La mujer se inclinó hacia adelante para asomarse por la puerta.
– ¿Es aquello la ciudad? -dijo con voz entrecortada. Blocher pudo verla entonces, al reflejarse en su rostro la luz del furioso incendio.
Era una pregunta retórica formulada con increíble asombro, pero Blocher respondió de todas formas.
– Sí -dijo, mientras ayudaba a un hombre levemente herido a levantarse.
Los quejidos y la conversación se acallaron durante un largo rato, mientras los del interior contemplaban incrédulos las ruinas llameantes de la capital de la Nueva Era de Christopher.
– ¿Y ahora qué? -preguntó la mujer finalmente, escupiendo el polvo que se le había metido en la boca.
Desde el exterior de la parte de atrás del camión le respondió la voz de Joel Felsberg.
– Ahora vamos a sacar a todos del camión, y si podemos, intentaremos enderezarlo. Si no podemos… -Felsberg se detuvo. Lo cierto era que no tenía un plan alternativo.
– ¿Si no podemos, qué? -le instó Blocher, que en ese momento descendía cuidadosamente de la parte posterior del camión.
Pero era otra cosa la que preocupaba a Felsberg en ese momento.

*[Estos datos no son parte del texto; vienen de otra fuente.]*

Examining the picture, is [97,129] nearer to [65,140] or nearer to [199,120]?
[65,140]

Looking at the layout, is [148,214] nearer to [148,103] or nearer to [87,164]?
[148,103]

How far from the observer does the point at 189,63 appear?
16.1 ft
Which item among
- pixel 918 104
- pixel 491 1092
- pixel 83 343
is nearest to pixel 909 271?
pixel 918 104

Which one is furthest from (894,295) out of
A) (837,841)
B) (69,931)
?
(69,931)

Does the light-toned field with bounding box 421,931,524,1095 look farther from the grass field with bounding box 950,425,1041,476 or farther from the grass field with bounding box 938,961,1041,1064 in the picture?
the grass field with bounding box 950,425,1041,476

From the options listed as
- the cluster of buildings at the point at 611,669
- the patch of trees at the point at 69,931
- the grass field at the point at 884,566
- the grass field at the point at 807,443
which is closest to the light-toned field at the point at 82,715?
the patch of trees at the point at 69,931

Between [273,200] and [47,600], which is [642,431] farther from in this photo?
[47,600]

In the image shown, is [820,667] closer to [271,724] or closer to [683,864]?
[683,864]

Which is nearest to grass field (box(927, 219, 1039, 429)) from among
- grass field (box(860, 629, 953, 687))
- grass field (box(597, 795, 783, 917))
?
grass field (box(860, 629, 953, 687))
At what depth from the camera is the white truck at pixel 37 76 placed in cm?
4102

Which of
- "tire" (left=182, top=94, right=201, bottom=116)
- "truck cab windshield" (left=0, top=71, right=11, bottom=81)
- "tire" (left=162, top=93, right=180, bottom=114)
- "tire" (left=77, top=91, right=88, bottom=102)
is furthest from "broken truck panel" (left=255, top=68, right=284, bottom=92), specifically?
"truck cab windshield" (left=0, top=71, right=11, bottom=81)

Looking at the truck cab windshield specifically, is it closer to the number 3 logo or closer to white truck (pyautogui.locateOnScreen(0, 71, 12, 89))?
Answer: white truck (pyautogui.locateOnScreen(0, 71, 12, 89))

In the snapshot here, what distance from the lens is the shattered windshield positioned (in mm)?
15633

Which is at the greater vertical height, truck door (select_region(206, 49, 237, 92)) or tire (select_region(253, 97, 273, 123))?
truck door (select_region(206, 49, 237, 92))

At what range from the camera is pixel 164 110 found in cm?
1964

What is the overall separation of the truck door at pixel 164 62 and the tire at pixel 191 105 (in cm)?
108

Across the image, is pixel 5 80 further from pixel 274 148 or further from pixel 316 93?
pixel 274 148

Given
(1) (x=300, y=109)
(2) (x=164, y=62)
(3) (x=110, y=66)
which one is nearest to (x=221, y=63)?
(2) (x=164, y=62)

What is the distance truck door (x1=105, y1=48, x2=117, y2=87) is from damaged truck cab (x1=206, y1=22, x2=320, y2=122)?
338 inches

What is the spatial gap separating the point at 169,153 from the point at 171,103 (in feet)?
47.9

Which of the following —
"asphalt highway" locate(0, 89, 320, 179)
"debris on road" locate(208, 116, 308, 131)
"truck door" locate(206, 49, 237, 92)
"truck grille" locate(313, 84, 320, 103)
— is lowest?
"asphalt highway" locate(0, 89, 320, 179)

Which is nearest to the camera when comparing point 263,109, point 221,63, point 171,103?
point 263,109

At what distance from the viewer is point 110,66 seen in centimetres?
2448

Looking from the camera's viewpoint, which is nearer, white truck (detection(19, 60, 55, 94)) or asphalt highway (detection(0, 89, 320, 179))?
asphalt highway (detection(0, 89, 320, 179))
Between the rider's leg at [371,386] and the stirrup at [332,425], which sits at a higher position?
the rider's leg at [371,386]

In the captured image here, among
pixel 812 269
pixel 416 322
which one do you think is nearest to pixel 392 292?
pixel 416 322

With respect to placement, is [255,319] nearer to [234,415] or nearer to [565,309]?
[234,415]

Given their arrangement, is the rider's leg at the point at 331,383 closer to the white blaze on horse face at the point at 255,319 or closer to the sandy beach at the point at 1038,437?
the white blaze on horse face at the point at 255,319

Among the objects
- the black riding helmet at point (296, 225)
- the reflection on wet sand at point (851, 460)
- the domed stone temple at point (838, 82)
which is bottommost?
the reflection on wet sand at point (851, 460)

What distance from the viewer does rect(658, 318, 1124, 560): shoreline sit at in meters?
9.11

– ¿No te extraña -preguntó, acercándose un poco para que le oyeran mejor y mirando a las negras nubes que encapotaban el cielo- que a pesar de las nubes y de los rayos no haya llovido?
Ya había pensado en eso antes, pero con todo lo que estaba sucediendo, Blocher no le había dado mayor importancia. Ahora, al mirar de nuevo a su alrededor, el tono inquietante de Felsberg volvió a llamar su atención sobre el hecho.
– ¿Qué está ocurriendo? -preguntó.
– Para que haya rayos -contestó Felsberg-, tiene que haber algo que esté creando una carga estática en esas nubes. Puesto que no llueve, el movimiento que está causando esa electricidad estática debe de estar dentro y sobre las nubes.